Oysa özenilen ve dünyanın da süper devleti olan Amerika başkanları, Beyaz Saray’da oldukları sürece mutfak masrafını cebinden ödüyorlar. Başkan seçilen kimse, sadece kira ödemiyor. Aile mensuplarıyla mutfak, elektrik, su, yol ve ayakkabı boyasından berbere, giyim kuşamına kadar bütün özel giderlerini maaşından karşılar. Özel konuklarına ikramlar ile hizmet eden aşçı ve garson gibi elemanların ücretleri ile başkanlık uçağına aldığı aile mensuplarının bilet bedelleri vb giderleri; devlet giderlerinden ayırıp cebinden öder (beyaz saray, beyaz ev anlamındadır ve “White House” denir).

Nitekim bu durum, çeşitli zamanlarda Fırst Lady (başkan eşleri) serzenişlerine konu olmuştur.

Örneğin Ronald Reagan, eşiyle 1981 yılında özel konuklarıyla bir akşam yemeği yer. Yemeğin sonunda garson, imzalaması için bir fatura getirir. Son bir aylık yemeklerinin toplam bedelidir. Beyaz Saray muhasebe birimi tarafından başkanın maaşından kesilir.

Başkanlık görevinin sona ermesinden sonra first lady Nancy Reagan yayınladığı anılar kitabında şunu vurgular: “Kimse bize başkan ve eşinin Beyaz Saray’da yaşarken yedikleri yemeklere ve kullandıkları günlük malzemelere para ödemek zorunda olduklarından söz etmemişti…”

Başkan Bill Clinton’un eşi ve sonraki dönem Dışişleri Bakanı olan Hillary Clinton ise; “borç ve beş parasız olarak” Beyaz Saray’dan ayrıldıklarını açıkladığı “Zor Günler” adlı kitabında şöyle der: “8 yıl yaşadığımız Beyaz Saray’dan taşınınca; Washington DC ve New York’ta krediyle iki ev satın aldık. Ancak bu kredi, bizi 2001’in başında 12 milyon dolar borçlu aile haline düşürdü!”

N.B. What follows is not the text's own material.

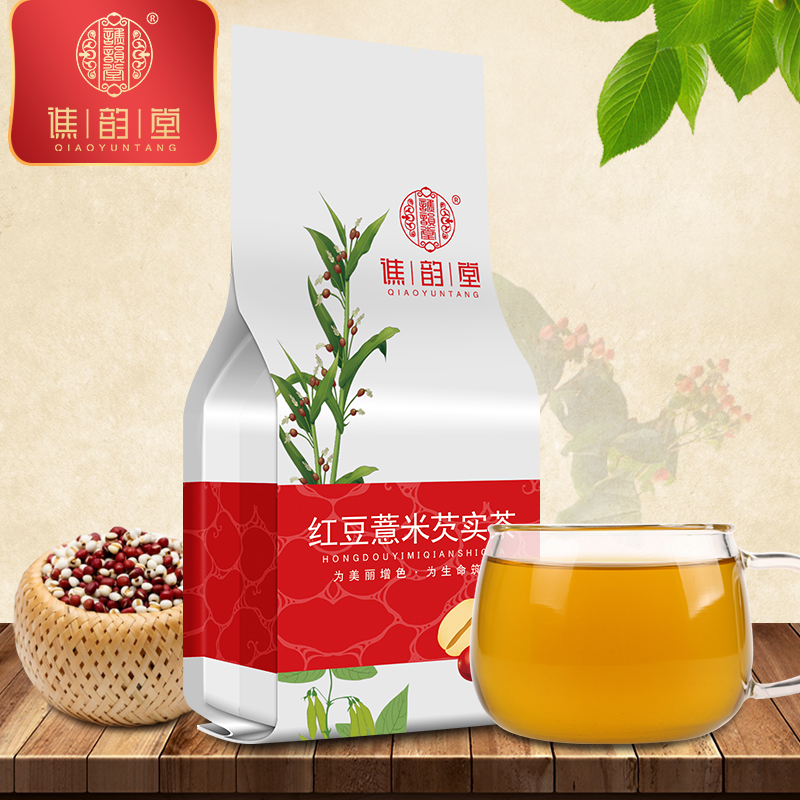 Tea Set China Tea Red Bean And Job's Tears Diamond Painting Xiaomi Kitchen Garden Mascarillas Hookah Bag Knife Wall Stickers 1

Altı Amerika Başkanı döneminde “chief usherbaş kalfa” olan Gary Walters de bir açıklamada bulunmuş: “başkan ile ailesi kira sözleşmesi (seçim) ile gelen kiracılardır. İstedikleri ürünler alınır, yemekler pişirilir. 5 yıldızlı ürün ve hizmet kalitesindedir. Maliyet de o orandadır. Bu parayı Amerikan vatandaşları değil, başkan ve aile mensupları kendi maaşlarıyla öderler…”

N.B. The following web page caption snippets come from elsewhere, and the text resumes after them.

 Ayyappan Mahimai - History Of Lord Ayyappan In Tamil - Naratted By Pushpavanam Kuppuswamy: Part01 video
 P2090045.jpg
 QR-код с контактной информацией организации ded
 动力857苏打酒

Türkiye’de ise cumhurbaşkanları yüksek giderler ile ülkenin itibarını yükseltiyorlar! O kadar ki partili Cumhurbaşkanı ile eşinin ayrı ayrı yazdıkları kitaplar, devlet parasıyla basılıp tanıtıldı.


[1] Necati doğru, 1 Ekim tarihli Sözcü’deki makale.

[2] Dr. Nedim Türkmen, 1 Ekim tarihli makalesi.